Akka HTTP path matching fundamentally broken? Surely not?

1,362 views
Skip to first unread message

Alan Burlison

unread,
Mar 17, 2017, 7:25:09 AM3/17/17
to Akka User List
I'm sure I must be missing something here because I can't believe path
matching in Akka HTTP could be broken in the way it seems to be, because
it would be unusable for anything other than toy applications if it was:

I'm composing route handing from a top-level handler and sub-handlers
like this:

pathPrefix("root") {
concat(
pathPrefix("service1") { service1.route },
pathPrefix("service2") { service2.route }
)
}

where service1.route etc returns the sub-route for the associated
sub-tree. That works fine with a path of say "/root/service1", but it
*also* matches "/rootnotroot/service1", because pathPrefix() just
matches any arbitrary string prefix and not a full path segment. And if
I use path() instead of pathPrefix() it tries to match the entire
remaining path. What I'm looking for is something along the lines of
segment() where that fully matches just the next path segment and leaves
the remaining path to be matched by inner routes, but there doesn't seem
to be such a thing.

What am I missing?

Thanks,

--
Alan Burlison
--

Alan Burlison

unread,
Mar 17, 2017, 7:47:59 AM3/17/17
to Akka User List
> pathPrefix("root") {

I can bodge around this with:

pathPrefix("^root$".r)

but that's unspeakably vile.

--
Alan Burlison
--

Akka Team

unread,
Mar 17, 2017, 8:12:51 AM3/17/17
to Akka User List
Did you read the docs about the various path directives and how they differ?

--
Johan
Akka Team




--
Alan Burlison
--

--
     Read the docs: http://akka.io/docs/
     Check the FAQ: http://doc.akka.io/docs/akka/current/additional/faq.html
     Search the archives: https://groups.google.com/group/akka-user
--- You received this message because you are subscribed to the Google Groups "Akka User List" group.
To unsubscribe from this group and stop receiving emails from it, send an email to akka-user+unsubscribe@googlegroups.com.
To post to this group, send email to akka...@googlegroups.com.
Visit this group at https://groups.google.com/group/akka-user.
For more options, visit https://groups.google.com/d/optout.

Alan Burlison

unread,
Mar 17, 2017, 8:25:52 AM3/17/17
to akka...@googlegroups.com
On 17/03/2017 12:12, Akka Team wrote:

> Did you read the docs about the various path directives and how they differ?
> http://doc.akka.io/docs/akka-http/10.0.4/scala/http/routing-dsl/directives/path-directives/index.html

Yes, over and over, because as I said I was sure I must be missing
something.

I actually think it might be a bug - I'm in the middle of trying to
figure out exactly where but it looks like the URI handling under the
DSL splits the URI into segments and then matches the routing directives
against it in turn.
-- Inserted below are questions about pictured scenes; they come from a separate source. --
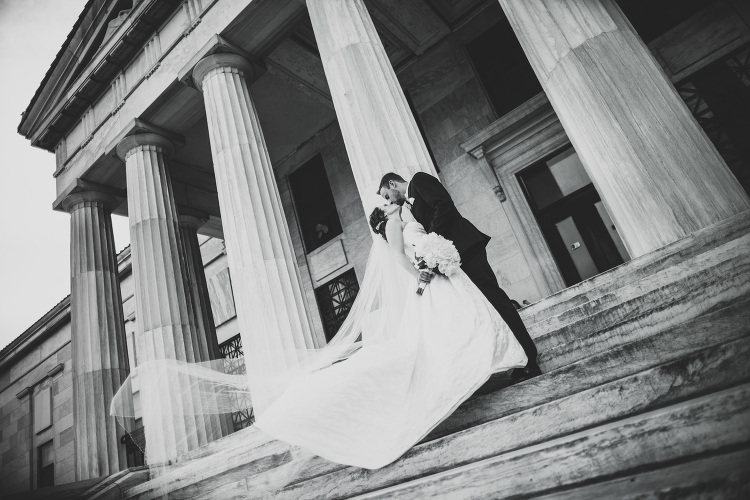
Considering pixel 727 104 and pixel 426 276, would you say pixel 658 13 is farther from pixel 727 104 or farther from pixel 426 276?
pixel 426 276

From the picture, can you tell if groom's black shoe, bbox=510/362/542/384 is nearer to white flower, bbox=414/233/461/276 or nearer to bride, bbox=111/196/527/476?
bride, bbox=111/196/527/476

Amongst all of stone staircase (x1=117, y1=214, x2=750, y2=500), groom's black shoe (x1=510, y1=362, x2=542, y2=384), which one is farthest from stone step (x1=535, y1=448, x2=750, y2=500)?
groom's black shoe (x1=510, y1=362, x2=542, y2=384)

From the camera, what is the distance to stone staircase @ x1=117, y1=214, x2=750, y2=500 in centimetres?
161

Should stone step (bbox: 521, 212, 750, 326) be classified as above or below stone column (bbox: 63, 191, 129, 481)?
below

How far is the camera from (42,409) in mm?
20203

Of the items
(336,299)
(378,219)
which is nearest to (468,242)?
(378,219)

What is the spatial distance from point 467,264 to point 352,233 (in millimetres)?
9894

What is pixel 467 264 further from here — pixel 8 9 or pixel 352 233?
pixel 8 9

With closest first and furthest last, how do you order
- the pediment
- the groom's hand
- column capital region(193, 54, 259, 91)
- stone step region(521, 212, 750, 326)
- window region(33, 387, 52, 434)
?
1. the groom's hand
2. stone step region(521, 212, 750, 326)
3. column capital region(193, 54, 259, 91)
4. the pediment
5. window region(33, 387, 52, 434)

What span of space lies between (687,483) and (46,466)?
2608 centimetres

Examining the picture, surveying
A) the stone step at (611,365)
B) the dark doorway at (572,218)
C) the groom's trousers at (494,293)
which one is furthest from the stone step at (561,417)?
the dark doorway at (572,218)

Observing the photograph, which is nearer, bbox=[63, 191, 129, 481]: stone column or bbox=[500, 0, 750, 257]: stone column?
bbox=[500, 0, 750, 257]: stone column

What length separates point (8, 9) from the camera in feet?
39.2

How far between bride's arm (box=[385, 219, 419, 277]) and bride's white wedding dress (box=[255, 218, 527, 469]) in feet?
1.44
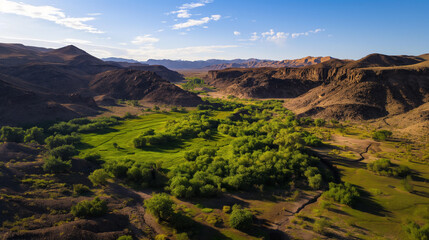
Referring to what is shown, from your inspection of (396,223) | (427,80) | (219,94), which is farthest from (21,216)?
(219,94)

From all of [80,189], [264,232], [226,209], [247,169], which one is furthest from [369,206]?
[80,189]

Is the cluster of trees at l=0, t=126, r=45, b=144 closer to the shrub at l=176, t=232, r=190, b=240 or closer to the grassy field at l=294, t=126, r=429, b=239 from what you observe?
the shrub at l=176, t=232, r=190, b=240

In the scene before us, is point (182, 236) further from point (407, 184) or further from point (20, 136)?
point (20, 136)

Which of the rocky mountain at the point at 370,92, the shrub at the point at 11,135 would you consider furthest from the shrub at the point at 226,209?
the rocky mountain at the point at 370,92

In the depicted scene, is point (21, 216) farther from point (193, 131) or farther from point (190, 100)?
point (190, 100)

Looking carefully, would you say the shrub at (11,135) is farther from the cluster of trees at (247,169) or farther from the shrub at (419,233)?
Result: the shrub at (419,233)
In the case of a string it looks like it is
comparing the string to the path segment with startsWith instead of
equals, so it is checking if string is a _prefix_ of the next segment
rather than the _entirety_ of the next path segment.

If someone wanted to match the next segment against a string prefix then
they could use a RE, e.g. "foo(.*)".r would match "foobar", "foobaz" etc
and extract "bar" and "baz".

Currently a string of "foo" will *also* match "foobar", "foobaz" but
won't extract the "bar" or "baz" suffix, which seems almost certainly
not what you'd want.

--
Alan Burlison
--

Alan Burlison

unread,
Mar 17, 2017, 9:25:58 AM3/17/17
to akka...@googlegroups.com
> I actually think it might be a bug - I'm in the middle of trying to figure
> out exactly where

PathMatcher.scala, line 145:

def apply[L: Tuple](prefix: Path, extractions: L): PathMatcher[L] =
if (prefix.isEmpty) provide(extractions)
else new PathMatcher[L] {
def apply(path: Path) =
if (path startsWith prefix) Matched(path dropChars
prefix.charCount, extractions)(ev)
else Unmatched
}

I believe "startsWith" should be "==", otherwise it is matching the
prefix of a segment which is in turn the prefix of a path, not a
segment which is a prefix of the path.

From looking at the examples of how the pathPrefix directive is used,
it commonly takes a series of path matchers with "/" separators, where
segments that need to be matched with no extractions or conditionals
are represented by strings. However strings currently do *not* match
entire path segments, they match *prefixes* of path segments and there
appears to be no way to do exact matching of fixed path segments other
than the regexp hack I outlined in my previous email. You could I
suppose say that the current behaviour is as intended, in which case
I'd suggest it is surprising and unintuitive - if I put a literal
"foo" I expect it to match "foo" and not "foobar". It's even more
surprising because there is a mechanism (REs) that's explicitly for
matching "foobar", "foobaz" and extracting the variable part of the
segment, which you'd almost certainly want to do anyway for subsequent
routing logic.

If I have a match against "foo" followed by a slash, followed by "bar"
and I provide it with a path of "foofoo/bar" and try and synthesise a
useful error message from the failure with extractUnmatchedPath I get
a string "foo/bar", which is confusingly close to the real path of
"/foo/bar". I can imagine the WTF? complaints from users that will
cause...

Even if this *is* working as intended and won't be fixed (which I
personally believe would be a bad choice), would it be possible to add
a matcher DSL item that specifically matched a complete path segment?
There's already 'Segment', could that be extended to take a segment to
fully match against, e.g. 'Segment("foo")' ?

--
Alan Burlison
--

Daniel Stoner

unread,
Mar 17, 2017, 5:25:44 PM3/17/17
to Akka User List
I think perhaps your mistaking the same mistake I did when I first picked up Akka HTTP coming from a background with Jersey.
What I wanted to do - was nest paths inside of each other thinking:
path("v1") {
path("orders") {whatever}
path("customers") {whatever}
}

Would be the perfect syntax for setting up the 2 paths:
/v1/orders/...
/v1/customers/...
In a really easy to comprehend and sensible manner. EG Each sub path prefix only really matching an individual segment like how your speaking.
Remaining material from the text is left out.